*** Data for analysis ***
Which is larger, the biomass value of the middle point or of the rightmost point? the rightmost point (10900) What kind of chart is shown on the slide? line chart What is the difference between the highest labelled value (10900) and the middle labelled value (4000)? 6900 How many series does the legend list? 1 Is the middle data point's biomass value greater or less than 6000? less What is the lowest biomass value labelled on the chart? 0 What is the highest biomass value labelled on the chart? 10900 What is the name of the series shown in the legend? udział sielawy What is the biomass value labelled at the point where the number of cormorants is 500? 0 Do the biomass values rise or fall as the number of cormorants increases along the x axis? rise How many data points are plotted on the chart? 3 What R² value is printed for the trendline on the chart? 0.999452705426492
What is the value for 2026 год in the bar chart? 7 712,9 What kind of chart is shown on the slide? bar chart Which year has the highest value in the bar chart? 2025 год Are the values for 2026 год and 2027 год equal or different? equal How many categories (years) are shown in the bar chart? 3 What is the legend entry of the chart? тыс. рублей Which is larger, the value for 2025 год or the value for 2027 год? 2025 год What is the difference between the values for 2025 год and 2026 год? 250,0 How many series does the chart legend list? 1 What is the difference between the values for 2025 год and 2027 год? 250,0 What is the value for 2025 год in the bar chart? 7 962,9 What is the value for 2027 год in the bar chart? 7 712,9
*** End of Data for analysis ***
*** Data for analysis ***
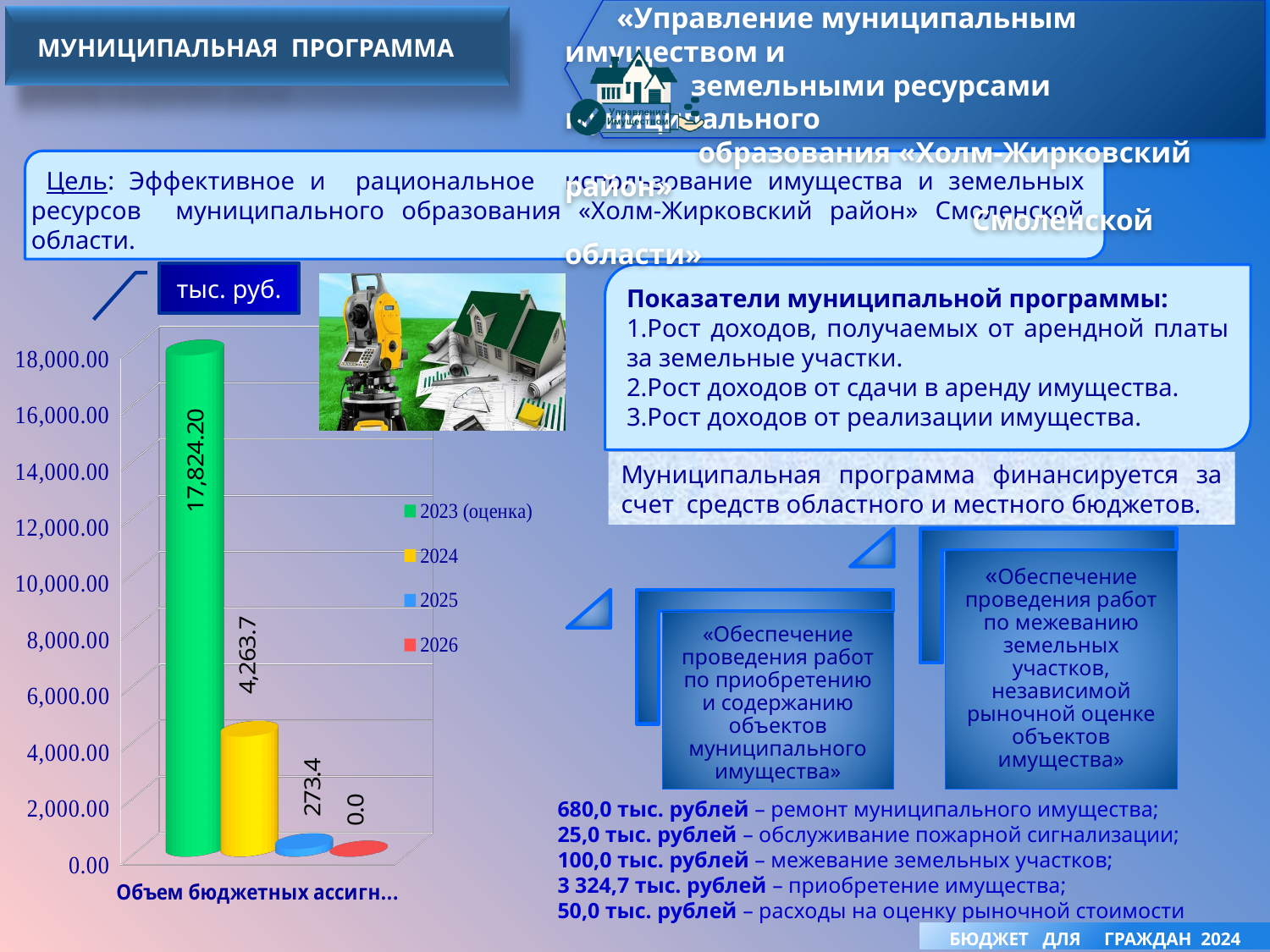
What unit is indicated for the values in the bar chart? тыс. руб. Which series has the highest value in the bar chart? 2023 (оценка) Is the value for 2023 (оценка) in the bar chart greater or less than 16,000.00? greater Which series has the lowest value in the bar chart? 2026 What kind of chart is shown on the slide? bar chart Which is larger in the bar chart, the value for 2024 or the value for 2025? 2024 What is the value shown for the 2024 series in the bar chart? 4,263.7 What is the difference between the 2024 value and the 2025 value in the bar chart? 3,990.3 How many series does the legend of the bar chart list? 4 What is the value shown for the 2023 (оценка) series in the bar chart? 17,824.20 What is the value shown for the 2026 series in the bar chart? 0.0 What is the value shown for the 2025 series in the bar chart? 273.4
*** End of Data for analysis ***
*** Data for analysis ***
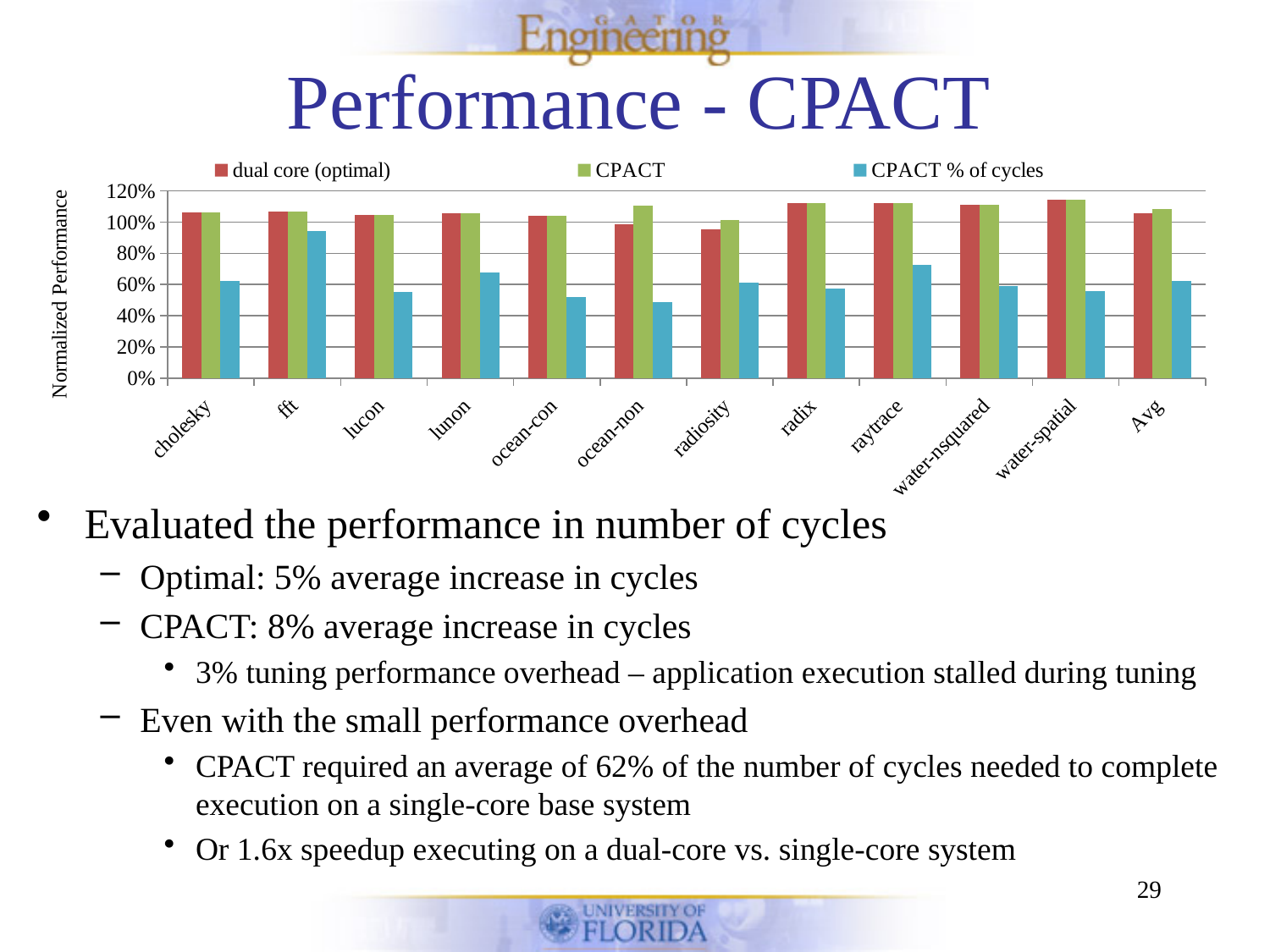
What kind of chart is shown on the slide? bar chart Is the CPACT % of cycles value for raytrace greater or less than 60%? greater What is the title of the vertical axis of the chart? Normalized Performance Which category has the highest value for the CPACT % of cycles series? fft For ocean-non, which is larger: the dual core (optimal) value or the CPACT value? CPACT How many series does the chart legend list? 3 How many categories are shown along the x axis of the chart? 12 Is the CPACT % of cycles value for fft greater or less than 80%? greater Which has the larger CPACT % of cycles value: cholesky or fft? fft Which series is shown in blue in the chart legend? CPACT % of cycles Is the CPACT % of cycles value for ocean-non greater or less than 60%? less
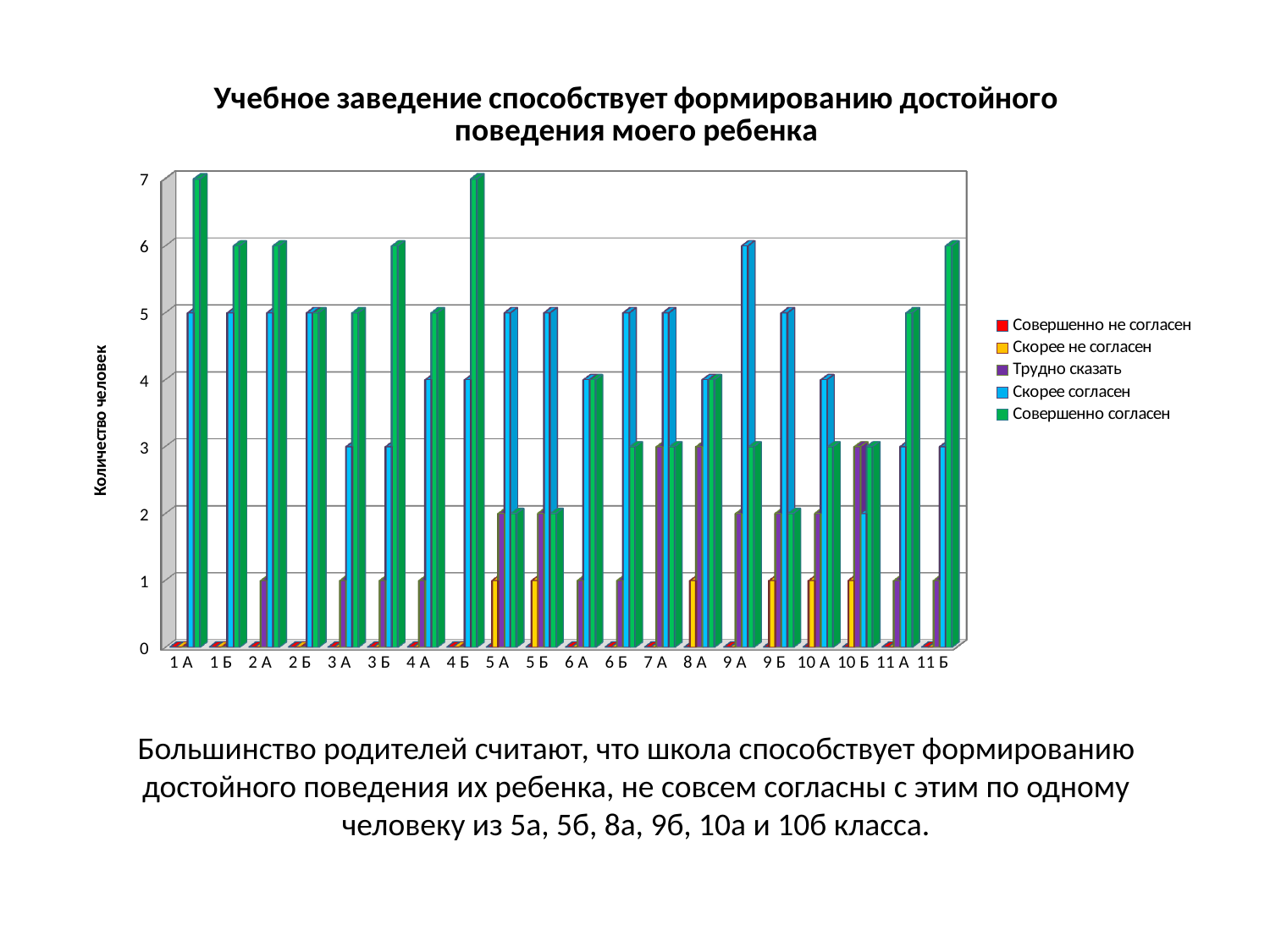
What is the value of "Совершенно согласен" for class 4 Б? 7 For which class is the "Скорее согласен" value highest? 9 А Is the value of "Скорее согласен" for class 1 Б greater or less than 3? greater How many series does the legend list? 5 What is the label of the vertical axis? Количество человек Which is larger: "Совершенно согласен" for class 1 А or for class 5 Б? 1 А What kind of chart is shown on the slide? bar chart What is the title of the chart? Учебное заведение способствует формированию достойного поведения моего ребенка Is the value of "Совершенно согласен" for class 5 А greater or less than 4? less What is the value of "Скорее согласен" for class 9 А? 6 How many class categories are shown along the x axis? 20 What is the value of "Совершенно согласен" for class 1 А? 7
*** End of Data for analysis ***
§ Prompt
Copy out, word for word, the lines from the one containing "than 60%? less" to the one containing "class 1 А? 7", including both of those lines. Leave the pictures out of your answer.

§ The answer
What kind of chart is shown on the slide? bar chart Is the CPACT % of cycles value for raytrace greater or less than 60%? greater What is the title of the vertical axis of the chart? Normalized Performance Which category has the highest value for the CPACT % of cycles series? fft For ocean-non, which is larger: the dual core (optimal) value or the CPACT value? CPACT How many series does the chart legend list? 3 How many categories are shown along the x axis of the chart? 12 Is the CPACT % of cycles value for fft greater or less than 80%? greater Which has the larger CPACT % of cycles value: cholesky or fft? fft Which series is shown in blue in the chart legend? CPACT % of cycles Is the CPACT % of cycles value for ocean-non greater or less than 60%? less
What is the value of "Совершенно согласен" for class 4 Б? 7 For which class is the "Скорее согласен" value highest? 9 А Is the value of "Скорее согласен" for class 1 Б greater or less than 3? greater How many series does the legend list? 5 What is the label of the vertical axis? Количество человек Which is larger: "Совершенно согласен" for class 1 А or for class 5 Б? 1 А What kind of chart is shown on the slide? bar chart What is the title of the chart? Учебное заведение способствует формированию достойного поведения моего ребенка Is the value of "Совершенно согласен" for class 5 А greater or less than 4? less What is the value of "Скорее согласен" for class 9 А? 6 How many class categories are shown along the x axis? 20 What is the value of "Совершенно согласен" for class 1 А? 7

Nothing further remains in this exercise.